Par L. • 18 nov 2011 • Catégorie(s) : A la une

50_50

Après All the boys love Mandy Lane et Wackness, nous pouviez être sûrs que je suivais de près la carrière de ce petit malin de Jonathan Levine. Pourtant, une troisième fois la sortie de son film est encore sacrifiée au profit de plus « gros»  films de moins bonne qualité (ne comptez pas sur moi pour tailler une nouvelle fois la parodie de film de vampire qui squatte les écrans). Cette fois ci, c’est avec un sujet atypique que débarque Levine : la gestion de la maladie (une maladie mortelle) chez les jeunes adultes.

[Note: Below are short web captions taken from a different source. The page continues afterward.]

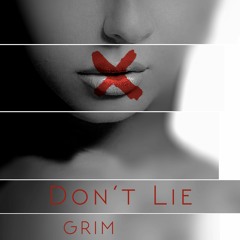 Don't Lie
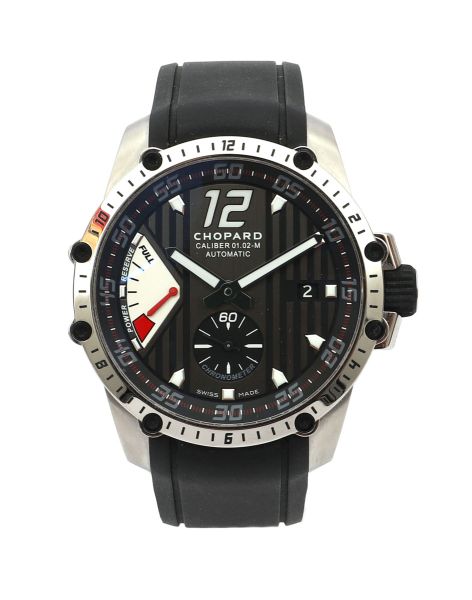 CHOPARD CLASSIC RACING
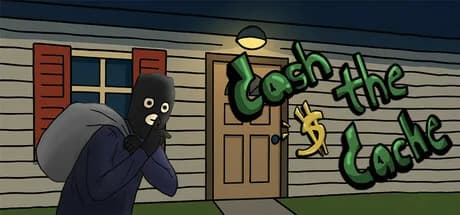 Cash the Cache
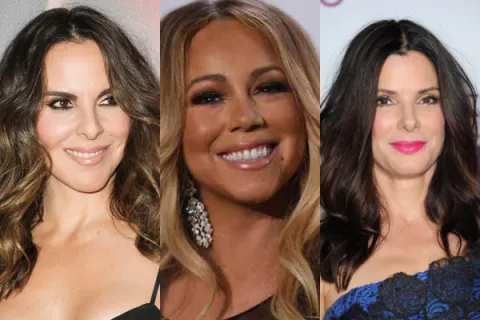 Famosas que se casaron con personas 'realmente malas'
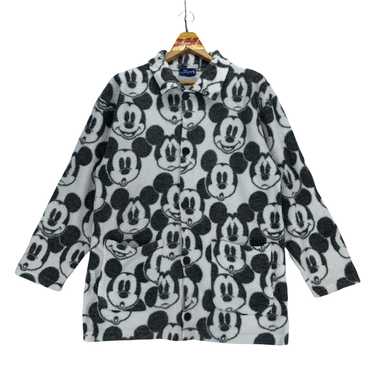 Disney × Japanese Brand × Mickey Mouse Tokyo Disn… - image 1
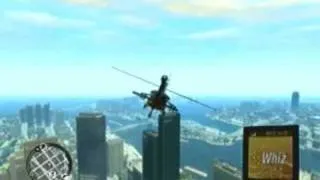 Grand Theft Awsome! GTA 4 edition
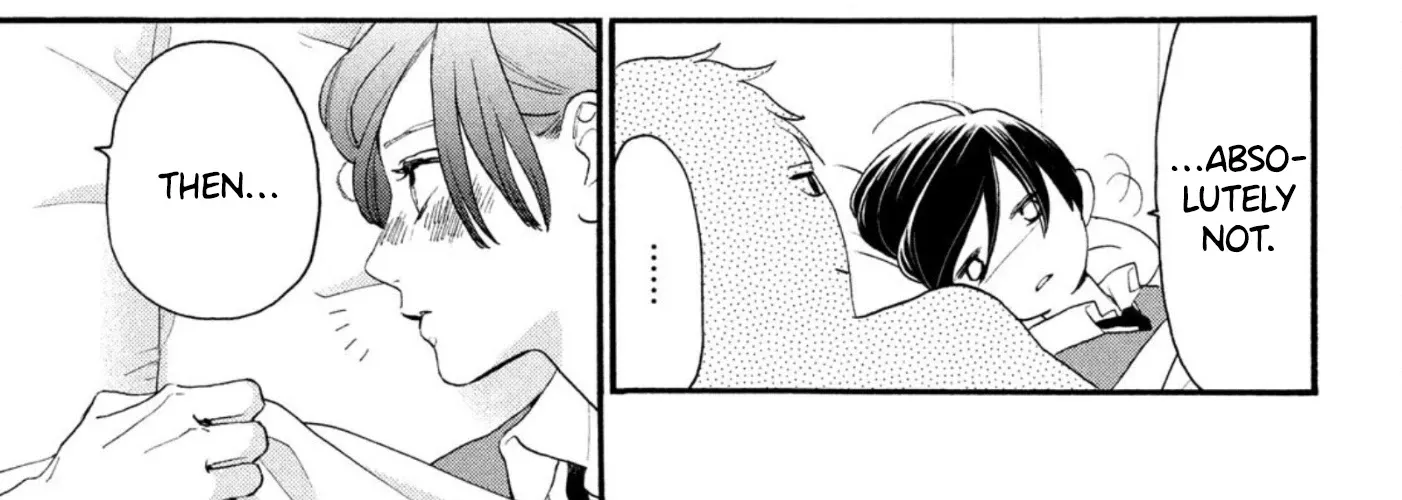 Uruwashi No Yoi No Tsuki Chapter 4 page 49 - 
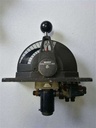 Wabco 3621219030 Pneumatic Valve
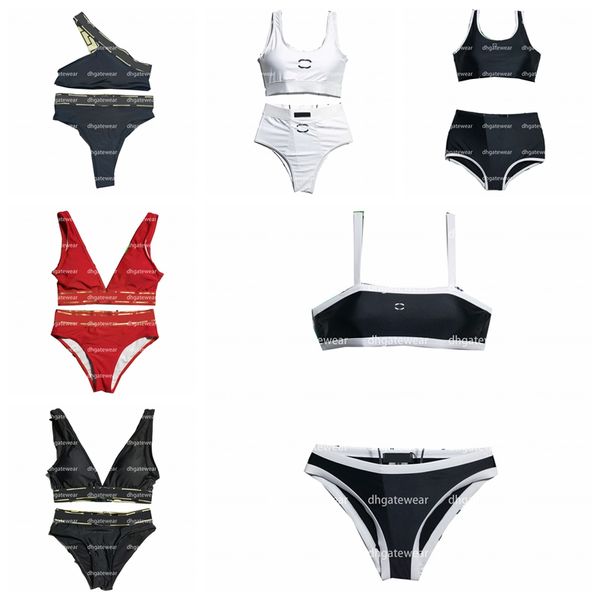 women swimsuit designer beach bikini swimwear summer fashion halter bathing suit textile breathable beachwear
women swimsuit designer beach bikini swimwear summer fashion halter bathing suit textile breathable beachwear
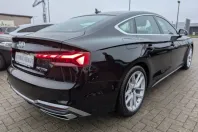 Audi A5 din 2024 cu 38.500 km - oferta AUD184728 - foto 4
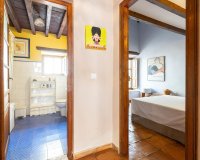 Resale - Villa - Los Martinez Del Puerto - Los Martínez del Puerto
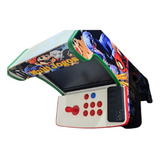 Bartop Tela16 7500 Jogos Troco Rodas Jundiai Atary Boy Mega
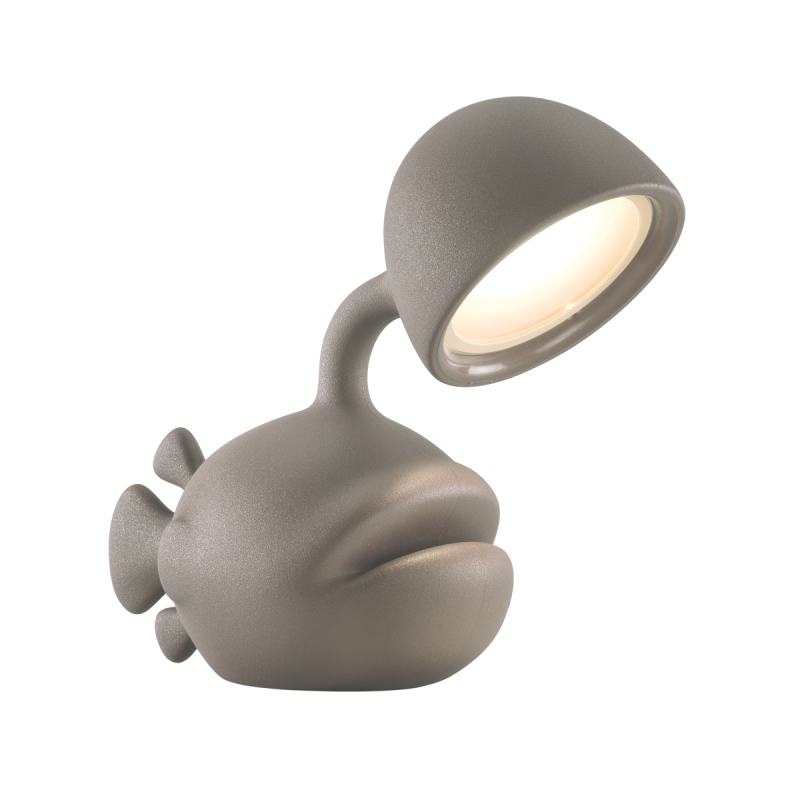 Abyss Lamp Qeeboo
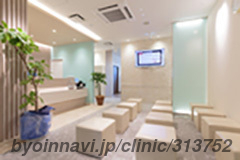 大阪なんば内科・消化器内視鏡クリニックの外観/院内の写真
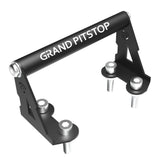 GPS MOUNT for TRIUMPH SPEED 400 - Black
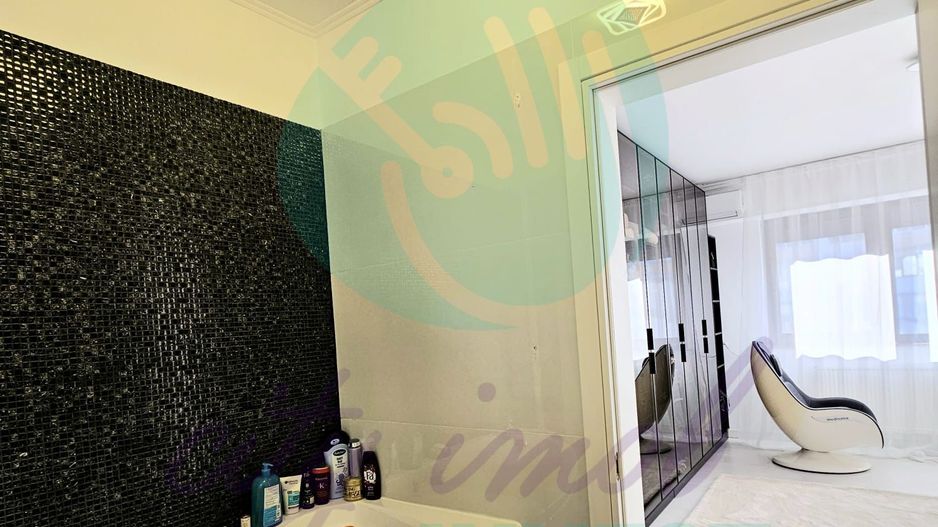 Apartament de lux 4 camere Dorobanți–Floreasca - Poză 7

Adam a 27 ans et une vie plutôt bien rangée entre sa très belle petite amie artiste et son meilleur pote qui est aussi son collègue de travail. Pourtant au détour d’un rendez vous chez le médecin, il apprend qu’il est porteur d’une tumeur maligne à la colonne vertébrale et que ses chances de survie sont de 1 sur 2. Soit 50/50.

La force de 50/50 réside dans l’humanité de ses personnages. Une humanité palpable, évidente, loin des clichés manichéens du classique buddy movie auquel l’affiche prétend. Le ton est à la légèreté jamais à la gaudriole et, comme dans la vraie vie, rien n’est aussi simple qu’il n’y parait. Adam, pauvre victime du sort, est donc malgré son sourire angélique loin d’être le gendre idéal et son meilleur ami (très justement interprété par Seth Rogen), monstre de vulgarité cache sous ses abords bourrus une sensibilité à fleur de peau.

Donc c’est dans la subtilité que 50/50 brille, dans sa réflexion sans pathos, sans larmes ni trompettes. Il s’agit juste là d’un coup dur de la vie, de ceux dont on sort grandit si on s’en sort. Et c’est vrai qu’on en sort grandit… même souriant.